The historical population is given in the following chart:

==Politics==
In the 2007 federal election the most popular party was the SVP which received 37.57% of the vote. The next three most popular parties were the SP (21.96%), the FDP (16.14%) and the Green Party (6.61%). In the federal election, a total of 42 votes were cast, and the voter turnout was 44.7%.

==Economy==
As of In 2010 2010, Peyres-Possens had an unemployment rate of 7.1%. As of 2008, there were 13 people employed in the primary economic sector and about 6 businesses involved in this sector. 20 people were employed in the secondary sector and there were 3 businesses in this sector. 2 people were employed in the tertiary sector, with 1 business in this sector. There were 54 residents of the municipality who were employed in some capacity, of which females made up 42.6% of the workforce.

In 2008 the total number of full-time equivalent jobs was 28. The number of jobs in the primary sector was 7, all of which were in agriculture. The number of jobs in the secondary sector was 19 of which 16 or (84.2%) were in manufacturing and 3 (15.8%) were in construction. The number of jobs in the tertiary sector was 2. In the tertiary sector; 2 or 100.0% were in a hotel or restaurant, .

In 2000, there were 46 workers who commuted into the municipality and 37 workers who commuted away. The municipality is a net importer of workers, with about 1.2 workers entering the municipality for every one leaving. Of the working population, 7.4% used public transportation to get to work, and 64.8% used a private car.

==Religion==
From the 2000 census, 31 or 21.7% were Roman Catholic, while 75 or 52.4% belonged to the Swiss Reformed Church. Of the rest of the population, there were 26 individuals (or about 18.18% of the population) who belonged to another Christian church. There were 7 (or about 4.90% of the population) who were Islamic. 13 (or about 9.09% of the population) belonged to no church, are agnostic or atheist, and 4 individuals (or about 2.80% of the population) did not answer the question.

==Education==

In Peyres-Possens about 40 or (28.0%) of the population have completed non-mandatory upper secondary education, and 20 or (14.0%) have completed additional higher education (either university or a Fachhochschule). Of the 20 who completed tertiary schooling, 55.0% were Swiss men, 35.0% were Swiss women.

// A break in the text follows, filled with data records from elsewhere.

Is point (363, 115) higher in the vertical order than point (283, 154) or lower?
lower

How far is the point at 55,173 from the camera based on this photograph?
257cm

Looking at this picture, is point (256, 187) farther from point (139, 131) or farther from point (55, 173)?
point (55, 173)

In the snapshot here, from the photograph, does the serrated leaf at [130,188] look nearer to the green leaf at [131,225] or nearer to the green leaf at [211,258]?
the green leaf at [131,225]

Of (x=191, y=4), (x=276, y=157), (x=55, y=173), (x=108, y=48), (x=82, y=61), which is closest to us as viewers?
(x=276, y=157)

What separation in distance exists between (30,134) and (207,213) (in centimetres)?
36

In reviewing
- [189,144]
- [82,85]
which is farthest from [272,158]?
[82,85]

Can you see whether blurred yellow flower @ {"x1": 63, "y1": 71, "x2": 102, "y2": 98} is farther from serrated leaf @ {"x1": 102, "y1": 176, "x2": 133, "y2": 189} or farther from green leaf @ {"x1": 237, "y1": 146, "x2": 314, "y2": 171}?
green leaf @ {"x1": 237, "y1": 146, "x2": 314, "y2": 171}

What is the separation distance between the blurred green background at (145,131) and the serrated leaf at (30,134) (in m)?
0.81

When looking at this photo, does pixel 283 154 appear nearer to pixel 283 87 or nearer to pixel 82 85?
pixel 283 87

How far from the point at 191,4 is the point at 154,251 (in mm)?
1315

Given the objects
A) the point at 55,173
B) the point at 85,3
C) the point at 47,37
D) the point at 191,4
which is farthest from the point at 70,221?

In the 2009/2010 school year there were a total of 39 students in the Peyres-Possens school district. In the Vaud cantonal school system, two years of non-obligatory pre-school are provided by the political districts. During the school year, the political district provided pre-school care for a total of 296 children of which 96 children (32.4%) received subsidized pre-school care. The canton's primary school program requires students to attend for four years. There were 20 students in the municipal primary school program. The obligatory lower secondary school program lasts for six years and there were 19 students in those schools.

As of 2000, there were 20 students from Peyres-Possens who attended schools outside the municipality.